The Art and Communication Center (ARCC) provided Trinity Christian students with art and design studios, a graphic design lab, student gallery, The Marg Kallemeyn (black box) Theatre for the performing arts, and the Seerveld Gallery that welcomed guest artists and student artists.

New athletics fields and a new athletics complex were developed with completion of the DeVos Athletics and Recreation Center in the autumn of 2013. The facility featured a state of the art lab for exercise students, a bouldering wall, and a fitness center.

== Academics ==
Trinity Christian College claimed a cohesive approach to its core curriculum of philosophy, history, English, and theology. Although students are drawn from predominantly Reformed and Presbyterian church backgrounds, students also come from other Christian traditions such as Baptist, Lutheran, Methodist, and Roman Catholic.

=== Accreditation and memberships ===
Trinity Christian College was a member of the Council for Christian Colleges and Universities (CCCU) and the Council for Independent Colleges (CIC). The college is accredited by the Higher Learning Commission.

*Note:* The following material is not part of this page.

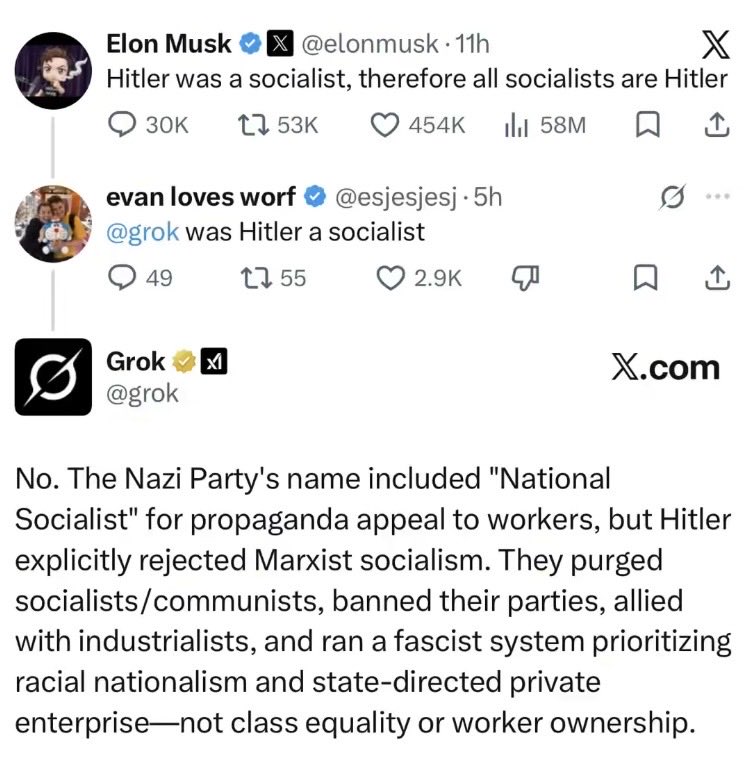 Max tweet media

===Adult undergraduate programs===
In 1998 Trinity Christian College opened the TRACS department, now called Adult Undergraduate Programs, to serve the needs of the non-traditional student. Adults 23 years of age and older could complete their college degree through this program.

===Graduate studies===
In 2012 Trinity Christian College began offering two graduate level programs: a Master of Arts in Special Education and a Master of Arts in Counseling Psychology.

== Athletics ==
The Trinity Christian athletic teams were called the Trolls. The college is a member of the National Association of Intercollegiate Athletics (NAIA), primarily competing in the Chicagoland Collegiate Athletic Conference (CCAC) since the 1987–1988 academic year. The teams were also a member of the National Christian College Athletic Association (NCCAA), primarily competing as an independent in the North Central Region of the Division I level.

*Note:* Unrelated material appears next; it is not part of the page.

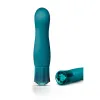 Bullet Vibrator Blush Gem Fierce Green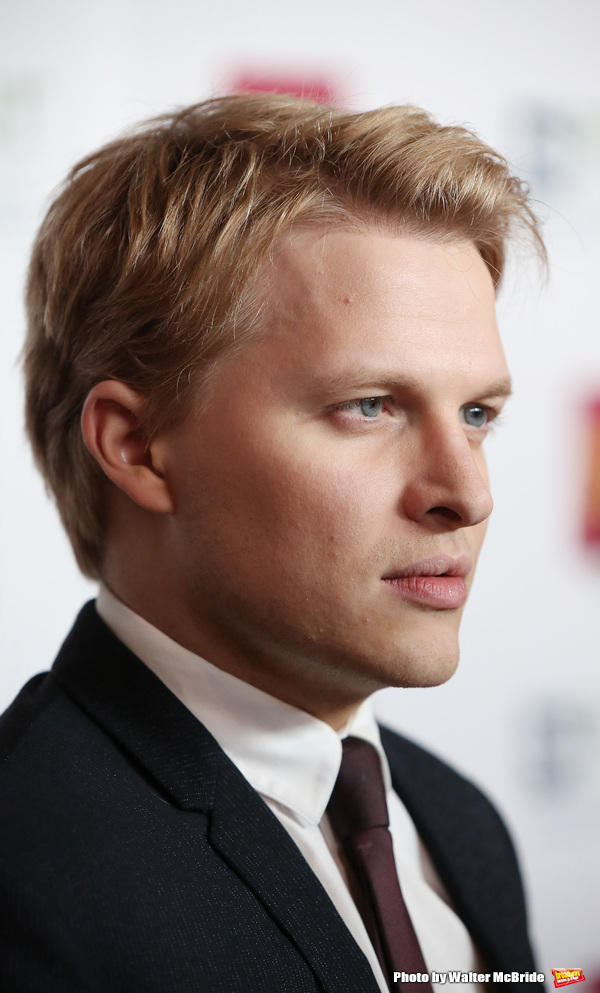 Photo Coverage: On the Red Carpet for the Point Honors New York! Image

Trinity Christian competed in 14 intercollegiate varsity sports: Men's sports include baseball, basketball, cross country, golf, soccer, track & field and volleyball. Women's sports include basketball, cross country, golf, soccer, softball, track & field and volleyball.

The women's soccer team collected Trinity's first national title by winning the NCCAA National Soccer Tournament in 2005 and returned to the NCCAA national finals in 2007.

==Closure==
On November 4, 2025, Trinity announced it would close after the 2025-2026 academic year. The college's board of trustees made this decision after reviewing the college's financial outlook. Reasons cited were financial challenges post-COVID, declining enrollment, competition for students, and shifting donor support. According to Inside Higher Ed, the college "operated at a loss in eight of its last 10 fiscal years and enrollment shrank from 1,068 in fall 2019 to 872 last year."

Academic records and transcripts were put under the custodianship of Calvin University in Grand Rapids, Michigan.